Saturday, May 19, 2007

The Newspaper Of The "New Messiah" Celebrates Its 25th Birthday

Two President Bush's & Margaret Thatcher Pay Homage

The Washington Times has been very good to the Bush Family. It's helped cover up outrageous scandals, spread rumours that tainted presidential competitors and always been there to give the current President Bush an extra heaping of praise and support when the realities of Washington get too mean and nasty.

No wonder The Washington Times' own editor claims it is the Bush's "favourite newspaper."

Established by the Reverend Sun Myung Moon, who branded himself the "New Messiah", back in 1982, the Washington Times is now 25 years old, and it's time for celebrations :
George H.W. Bush, the 41st president of the United States, last night told the 25th anniversary gala for The Washington Times that when the Cold War raged, he and President Reagan before him were supported by "a newspaper that would stand for free people."

Mr. Bush said that while other newspapers raised fears that the Reagan administration was leading the nation toward a nuclear holocaust, the fledgling newspaper stood firm in support of the nation's security.

"Then a funny thing happened: Freedom prevailed," Mr. Bush said.

Mr. Bush grew philosophical as he reviewed the quarter of a century he and the newspaper shared. "This is truly a cathartic experience for me. It's been 14 years since I left Washington behind and, to be honest, when I left the White House after the 1992 campaign, I did not feel particularly charitable towards the Beltway press corps.

"For four years as president, and for eight years before that, I had been subjected to some tough treatment at the hands of the Fourth Estate.

"The editors and the editorial writers of The Washington Times understood the stakes of the Cold War and were not the least bit shy about voicing their support for national leaders in the two great political parties who were trying to end the threat posed by the Soviet Union."

(Records drawn from a dataset)
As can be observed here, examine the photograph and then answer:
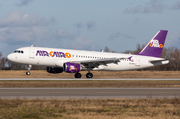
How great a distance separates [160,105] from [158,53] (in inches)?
1388

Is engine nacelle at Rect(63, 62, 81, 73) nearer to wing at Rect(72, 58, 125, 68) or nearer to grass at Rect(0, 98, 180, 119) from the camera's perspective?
wing at Rect(72, 58, 125, 68)

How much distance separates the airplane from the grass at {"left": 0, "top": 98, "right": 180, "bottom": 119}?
24.5m

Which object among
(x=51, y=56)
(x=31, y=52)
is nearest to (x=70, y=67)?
(x=51, y=56)

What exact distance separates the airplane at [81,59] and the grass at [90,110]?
80.5 feet

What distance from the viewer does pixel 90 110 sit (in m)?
13.3

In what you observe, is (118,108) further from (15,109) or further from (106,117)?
(15,109)

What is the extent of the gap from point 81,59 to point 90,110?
30399mm

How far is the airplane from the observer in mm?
40969

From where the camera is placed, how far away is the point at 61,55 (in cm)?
4203

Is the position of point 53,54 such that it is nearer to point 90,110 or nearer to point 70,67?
point 70,67

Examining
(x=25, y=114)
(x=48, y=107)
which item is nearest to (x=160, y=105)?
(x=48, y=107)

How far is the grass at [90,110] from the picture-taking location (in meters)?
11.9

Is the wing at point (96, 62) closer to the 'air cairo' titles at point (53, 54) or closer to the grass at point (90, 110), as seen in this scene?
the 'air cairo' titles at point (53, 54)

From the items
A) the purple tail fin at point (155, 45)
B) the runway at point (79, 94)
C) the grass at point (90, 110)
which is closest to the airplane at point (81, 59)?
the purple tail fin at point (155, 45)
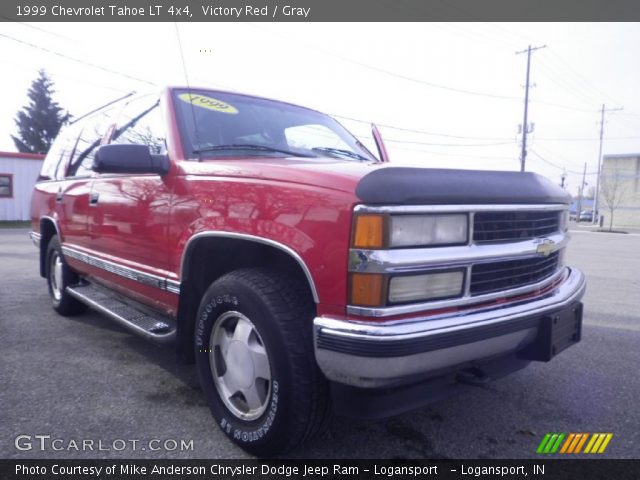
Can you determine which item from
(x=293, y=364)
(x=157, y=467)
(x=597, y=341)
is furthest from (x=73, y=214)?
(x=597, y=341)

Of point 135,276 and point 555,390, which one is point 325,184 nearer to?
point 135,276

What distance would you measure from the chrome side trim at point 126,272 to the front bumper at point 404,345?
1.26m

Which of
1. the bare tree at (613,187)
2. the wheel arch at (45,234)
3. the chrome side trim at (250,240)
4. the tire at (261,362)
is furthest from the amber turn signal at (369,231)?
the bare tree at (613,187)

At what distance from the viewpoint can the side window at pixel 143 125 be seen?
3150 millimetres

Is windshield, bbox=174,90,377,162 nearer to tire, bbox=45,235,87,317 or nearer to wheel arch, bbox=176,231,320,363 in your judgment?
wheel arch, bbox=176,231,320,363

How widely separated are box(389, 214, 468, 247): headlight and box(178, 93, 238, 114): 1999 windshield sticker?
1832 millimetres

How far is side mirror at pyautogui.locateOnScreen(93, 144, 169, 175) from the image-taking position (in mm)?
2592

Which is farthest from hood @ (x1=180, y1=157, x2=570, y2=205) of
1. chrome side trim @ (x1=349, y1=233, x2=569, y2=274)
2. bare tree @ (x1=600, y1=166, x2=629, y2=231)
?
bare tree @ (x1=600, y1=166, x2=629, y2=231)

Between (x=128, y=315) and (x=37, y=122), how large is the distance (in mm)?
42154

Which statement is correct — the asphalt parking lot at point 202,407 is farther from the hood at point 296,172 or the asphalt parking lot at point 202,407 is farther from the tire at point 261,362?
the hood at point 296,172

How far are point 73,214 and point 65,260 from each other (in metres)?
0.61

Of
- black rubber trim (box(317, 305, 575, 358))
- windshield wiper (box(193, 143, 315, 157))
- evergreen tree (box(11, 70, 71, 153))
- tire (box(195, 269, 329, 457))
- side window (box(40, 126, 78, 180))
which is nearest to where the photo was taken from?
black rubber trim (box(317, 305, 575, 358))

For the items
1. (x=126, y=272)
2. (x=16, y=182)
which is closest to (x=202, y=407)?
(x=126, y=272)

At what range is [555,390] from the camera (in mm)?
3135
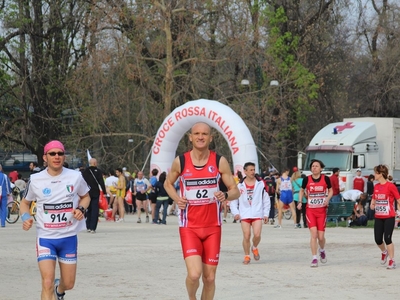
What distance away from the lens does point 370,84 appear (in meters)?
54.9

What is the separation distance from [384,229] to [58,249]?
23.7 ft

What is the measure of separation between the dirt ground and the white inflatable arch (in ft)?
35.0

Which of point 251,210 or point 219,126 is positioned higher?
point 219,126

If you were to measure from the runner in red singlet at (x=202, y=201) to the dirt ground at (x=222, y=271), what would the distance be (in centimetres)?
194

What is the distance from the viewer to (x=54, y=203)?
9.13 metres

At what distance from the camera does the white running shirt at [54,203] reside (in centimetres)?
909

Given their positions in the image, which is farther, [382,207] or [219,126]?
[219,126]

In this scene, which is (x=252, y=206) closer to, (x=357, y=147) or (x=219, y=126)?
(x=219, y=126)

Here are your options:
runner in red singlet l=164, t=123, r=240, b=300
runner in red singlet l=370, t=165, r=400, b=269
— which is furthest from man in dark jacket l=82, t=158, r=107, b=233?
runner in red singlet l=164, t=123, r=240, b=300

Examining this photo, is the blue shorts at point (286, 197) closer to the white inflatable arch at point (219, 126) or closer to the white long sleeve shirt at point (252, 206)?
the white inflatable arch at point (219, 126)

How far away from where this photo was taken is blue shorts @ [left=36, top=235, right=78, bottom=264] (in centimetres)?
899

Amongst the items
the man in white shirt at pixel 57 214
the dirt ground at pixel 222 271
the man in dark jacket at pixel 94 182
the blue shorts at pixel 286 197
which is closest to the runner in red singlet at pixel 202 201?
the man in white shirt at pixel 57 214

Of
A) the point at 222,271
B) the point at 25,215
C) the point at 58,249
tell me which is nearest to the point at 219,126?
the point at 222,271

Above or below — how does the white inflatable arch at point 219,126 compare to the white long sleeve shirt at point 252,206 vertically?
above
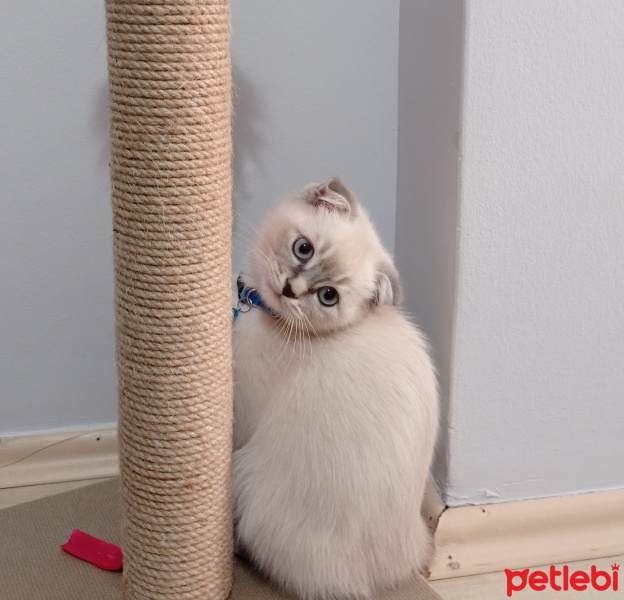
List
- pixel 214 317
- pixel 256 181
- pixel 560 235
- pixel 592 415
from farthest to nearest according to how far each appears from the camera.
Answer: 1. pixel 256 181
2. pixel 592 415
3. pixel 560 235
4. pixel 214 317

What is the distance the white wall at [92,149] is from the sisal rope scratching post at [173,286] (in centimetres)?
46

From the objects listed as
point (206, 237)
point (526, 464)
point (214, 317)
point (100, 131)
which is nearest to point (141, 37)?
point (206, 237)

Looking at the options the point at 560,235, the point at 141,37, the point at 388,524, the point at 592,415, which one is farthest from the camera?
the point at 592,415

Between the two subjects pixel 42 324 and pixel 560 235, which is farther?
pixel 42 324

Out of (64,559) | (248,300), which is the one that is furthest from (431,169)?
(64,559)

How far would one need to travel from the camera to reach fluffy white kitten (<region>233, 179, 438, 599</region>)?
1.04 meters

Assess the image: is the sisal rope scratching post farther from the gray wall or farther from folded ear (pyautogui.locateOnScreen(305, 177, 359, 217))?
the gray wall

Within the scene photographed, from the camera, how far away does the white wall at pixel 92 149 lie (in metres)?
1.31

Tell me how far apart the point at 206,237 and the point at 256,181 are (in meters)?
0.53

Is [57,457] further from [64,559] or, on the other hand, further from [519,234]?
[519,234]

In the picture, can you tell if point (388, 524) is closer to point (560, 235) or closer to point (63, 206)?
point (560, 235)

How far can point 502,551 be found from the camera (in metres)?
1.29

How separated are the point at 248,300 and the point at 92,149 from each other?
0.47m

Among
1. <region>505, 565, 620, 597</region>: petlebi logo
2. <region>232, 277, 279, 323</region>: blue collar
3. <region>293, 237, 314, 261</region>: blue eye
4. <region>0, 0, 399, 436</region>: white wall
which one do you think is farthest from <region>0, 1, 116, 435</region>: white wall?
<region>505, 565, 620, 597</region>: petlebi logo
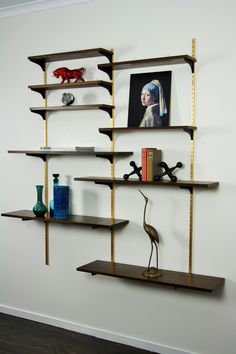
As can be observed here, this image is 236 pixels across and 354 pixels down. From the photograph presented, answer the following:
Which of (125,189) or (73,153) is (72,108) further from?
(125,189)

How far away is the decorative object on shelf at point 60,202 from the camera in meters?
3.51

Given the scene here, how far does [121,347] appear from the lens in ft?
11.2

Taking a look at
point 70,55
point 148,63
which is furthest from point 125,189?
point 70,55

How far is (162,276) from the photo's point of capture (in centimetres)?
313

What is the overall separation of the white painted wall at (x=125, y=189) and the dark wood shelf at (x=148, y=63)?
0.06 meters

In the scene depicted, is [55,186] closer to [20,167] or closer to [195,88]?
[20,167]

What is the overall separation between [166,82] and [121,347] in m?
1.88

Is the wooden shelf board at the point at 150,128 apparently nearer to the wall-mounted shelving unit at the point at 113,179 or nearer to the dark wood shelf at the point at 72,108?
the wall-mounted shelving unit at the point at 113,179

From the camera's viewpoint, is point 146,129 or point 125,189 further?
point 125,189

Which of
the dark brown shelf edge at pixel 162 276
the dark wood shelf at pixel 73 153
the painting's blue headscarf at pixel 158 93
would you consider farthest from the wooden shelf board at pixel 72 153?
the dark brown shelf edge at pixel 162 276

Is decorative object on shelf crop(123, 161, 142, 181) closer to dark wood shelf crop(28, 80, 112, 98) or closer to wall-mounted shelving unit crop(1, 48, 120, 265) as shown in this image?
wall-mounted shelving unit crop(1, 48, 120, 265)

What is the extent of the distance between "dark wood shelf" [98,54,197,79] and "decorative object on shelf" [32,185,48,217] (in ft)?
3.29

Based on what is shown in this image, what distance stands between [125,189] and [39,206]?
0.69 m

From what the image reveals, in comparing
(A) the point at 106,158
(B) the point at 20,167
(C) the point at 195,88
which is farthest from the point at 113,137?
(B) the point at 20,167
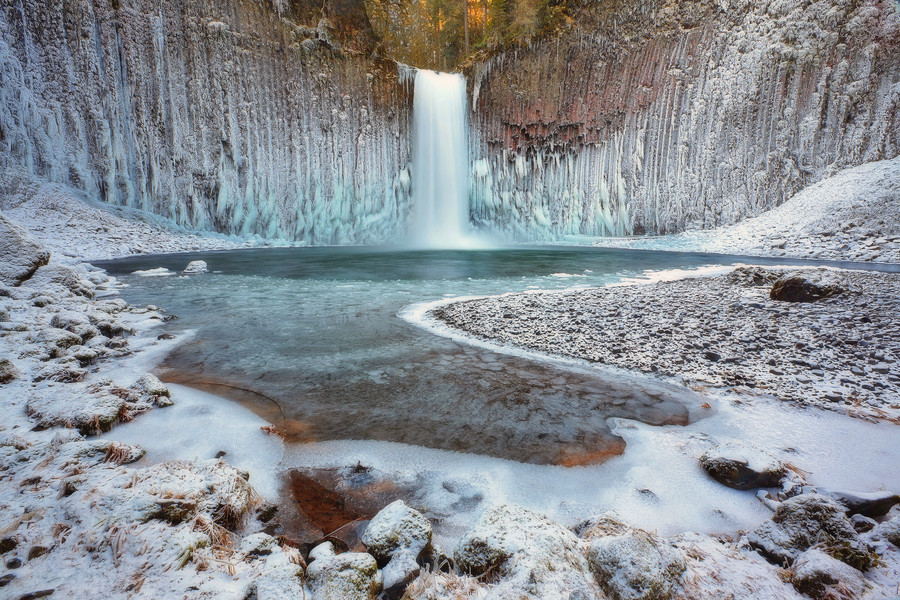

WORK TO DO
A) Reproduce, word for word, the portion of the post on The Washington Times' 25th anniversary that starts with "The Newspaper Of" and goes on through "mean and nasty.".
B) Continue the post on The Washington Times' 25th anniversary, starting after its final sentence.

TASK-BY-TASK RESULTS
A)
The Newspaper Of The "New Messiah" Celebrates Its 25th Birthday

Two President Bush's & Margaret Thatcher Pay Homage

The Washington Times has been very good to the Bush Family. It's helped cover up outrageous scandals, spread rumours that tainted presidential competitors and always been there to give the current President Bush an extra heaping of praise and support when the realities of Washington get too mean and nasty.

B)
The "New Messiah" was on hand to deliver a 35 minute long speech to the 2000 strong crowd.
"Please do not miss your chance to ride on the currents of heavenly fortune that will surge together during this important and sacred year," Rev. Moon said. He said the future of American security lies in the Pacific Rim.
A letter from the today's President Bush was read out. He said the Washington Times' "efforts help advance the ideals that make our nation strong."
Margaret Thatcher, the former prime minister of the United Kingdom, sent greetings in a video that was projected onto several large screens.

"As long as The Washington Times is alive and well, conservative voices will never be drowned out," she said.
For a supposedly deeply religious man, President Bush seems little troubled to be associated with the self-proclaimed new messiah. Nor do any number of "compassionate conservative" Christians on the Hill.

Are they not troubled by Sun Myung Moon's more bizarre pronouncements?

More than a dozen lawmakers attended a congressional reception this year (2004) honoring the Rev. Sun Myung Moon in which Moon declared himself the Messiah and said his teachings have helped Hitler and Stalin be "reborn as new persons."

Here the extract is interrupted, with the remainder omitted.